O Teste Oficial de Sepang chegou ao fim nesta quarta-feira (5) com Alex Márquez como o nome a ser batido. O piloto da BK8 Gresini Racing MotoGP confirmou o bom momento vivido na Malásia — palco de sua vitória em 2025 — e encerrou os três dias de atividades no topo da tabela combinada, resistindo à forte pressão de Marco Bezzecchi, que colocou a Aprilia na briga direta pela liderança.
Alex Márquez não foi apenas o mais rápido na volta lançada, com 1min56s402, como também apresentou consistência em ritmo de corrida. O espanhol registrou a melhor simulação de Sprint do dia, completando dez voltas com média de 1min58s027, reforçando que chega a 2026 em plena sintonia com a Ducati da Gresini.
Bezzecchi terminou o teste em segundo lugar geral e foi o principal destaque da Aprilia Racing. Mesmo em um circuito historicamente difícil para a fábrica de Noale, o italiano mostrou evolução clara, liderou a sessão final do teste e experimentou soluções aerodinâmicas inéditas, especialmente na região do conjunto traseiro. A ausência de Jorge Martín não impediu a Aprilia de sair de Sepang fortalecida.
Fechando o top 3, Fabio Di Giannantonio teve três dias sólidos com a Pertamina Enduro VR46. Utilizando a GP26, o italiano foi consistente em ritmo e mostrou bom equilíbrio geral, enquanto seu companheiro Franco Morbidelli concentrou o trabalho de adaptação à GP25 e terminou o teste em sétimo, apesar de uma queda na curva 14.
Na Ducati Lenovo Team, o foco esteve no comparativo entre pacotes aerodinâmicos. Marc Márquez testou tanto a configuração frontal de 2025 quanto elementos do pacote 2026, mas sofreu sua primeira queda do ano logo na curva 1, sem consequências físicas. Francesco Bagnaia, por sua vez, relatou maior conforto na moto do que em qualquer momento do GP da Malásia de 2025 e, curiosamente, foi mais rápido que Marc em uma simulação de Sprint de dez voltas. Ao final do teste, Marc terminou em quarto na geral e Bagnaia em sexto.
Aprilia satélite e evolução da Honda
Na Trackhouse MotoGP Team, Raúl Fernández foi o principal nome, encerrando o teste em décimo lugar geral após desempenho consistente no último dia. Ai Ogura apresentou progresso gradual e fechou em 12º, já com foco no teste de Buriram, pista onde teve seu melhor resultado em 2025.
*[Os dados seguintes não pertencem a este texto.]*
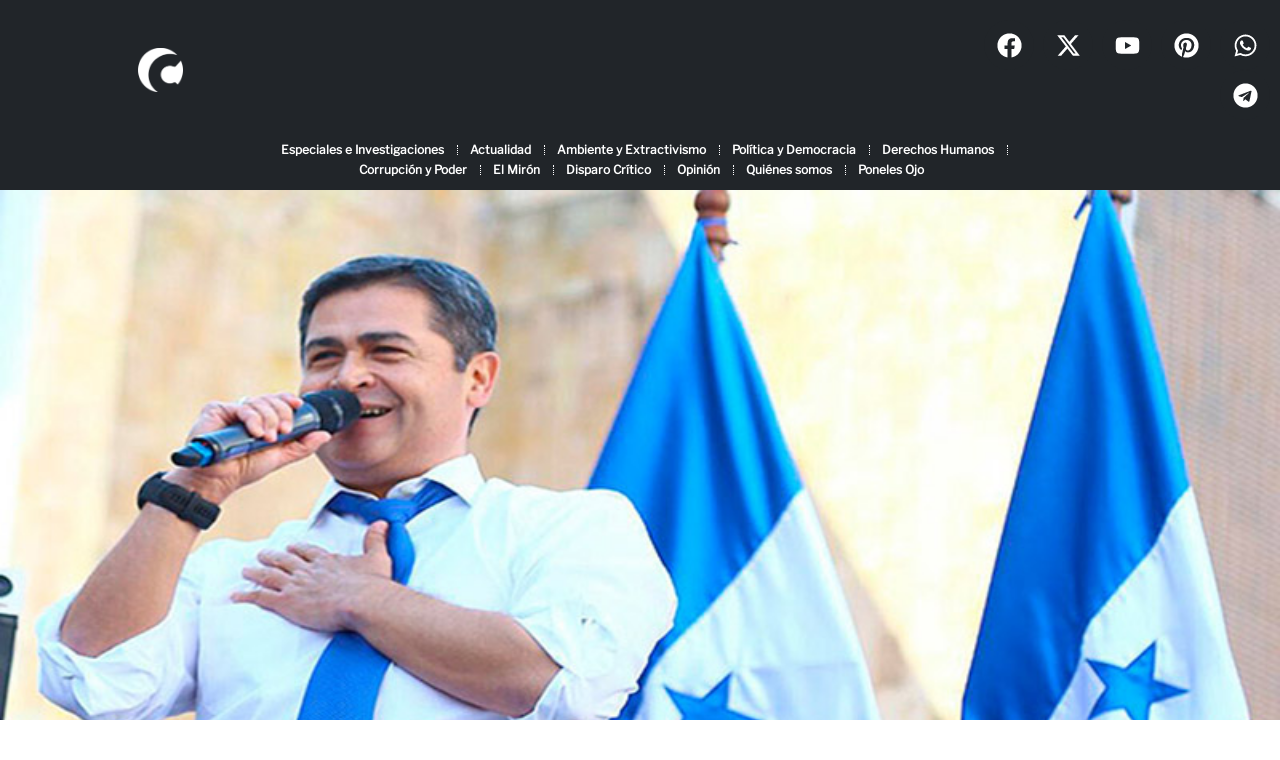

--- FILE ---
content_type: image/svg+xml
request_url: https://criterio.hn/wp-content/uploads/2022/09/linea-decoracion-elemento.svg
body_size: 447
content:
<svg xmlns="http://www.w3.org/2000/svg" viewBox="0 0 841.28 21.55"><defs><style>.cls-1{fill:#911e2e;}</style></defs><title>linea decoración - elemento</title><g id="Capa_2" data-name="Capa 2"><g id="Capa_1-2" data-name="Capa 1"><polygon class="cls-1" points="268.37 17.99 604.87 17.99 841.28 17.99 841.28 0 838.7 0 838.7 16.99 604.87 16.99 268.37 16.99 2.58 16.99 2.58 0 0 0 0 17.99 268.37 17.99"></polygon><rect class="cls-1" x="34.56" y="12.17" width="18.95" height="9.38"></rect><rect class="cls-1" x="787.77" y="12.17" width="18.95" height="9.38"></rect></g></g></svg>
Pela Honda HRC Castrol, o saldo foi positivo, apesar de um último dia mais complicado. Joan Mir, que havia liderado o segundo dia, enfrentou dificuldades com a queda de aderência após a chuva, mas terminou o teste em quinto na geral. Luca Marini ficou em 13º. A Honda destacou avanços no motor da RC213V 2026, unidade que agora precisa ser homologada, já que a marca passou a integrar o Rank C das concessões.
Na LCR Honda, Johann Zarco manteve discurso otimista ao longo de todo o teste e encerrou em 16º. Já Diogo Moreira, estreante brasileiro na MotoGP, deixou Sepang satisfeito com o progresso alcançado. Após seis dias consecutivos de atividades na Malásia, incluindo o Shakedown, o campeão da Moto2 destacou a evolução nas frenagens e a base de acerto encontrada com a equipe.
KTM equilibrada e Yamaha em reconstrução
O bloco da KTM mostrou equilíbrio impressionante. Pedro Acosta e Maverick Viñales ficaram separados por apenas 0s010 na tabela combinada, ocupando a oitava e a nona posições. Viñales afirmou que, após testar diferentes direções, voltaria ao primeiro acerto utilizado, considerando-o pronto para alinhar em Buriram. Enea Bastianini terminou em 11º, enquanto Brad Binder fechou em 15º, admitindo que não conseguiu encaixar uma volta perfeita.
Na Yamaha, o terceiro dia marcou o retorno às pistas após problemas técnicos que paralisaram os trabalhos no dia anterior. Alex Rins foi o melhor piloto da marca, em 14º na geral. Fabio Quartararo apareceu apenas em 17º, enquanto Jack Miller e o estreante Toprak Razgatlioglu fecharam o teste em 18º e 19º, respectivamente. Apesar dos números modestos, a Yamaha saiu de Sepang com dados importantes de uma YZR-M1 profundamente revisada.
Com o teste da Malásia encerrado, as atenções agora se voltam para o lançamento oficial da temporada em Kuala Lumpur e, na sequência, para o próximo e decisivo teste de pré-temporada em Buriram, na Tailândia, antes do início de um calendário histórico com 22 etapas em 2026.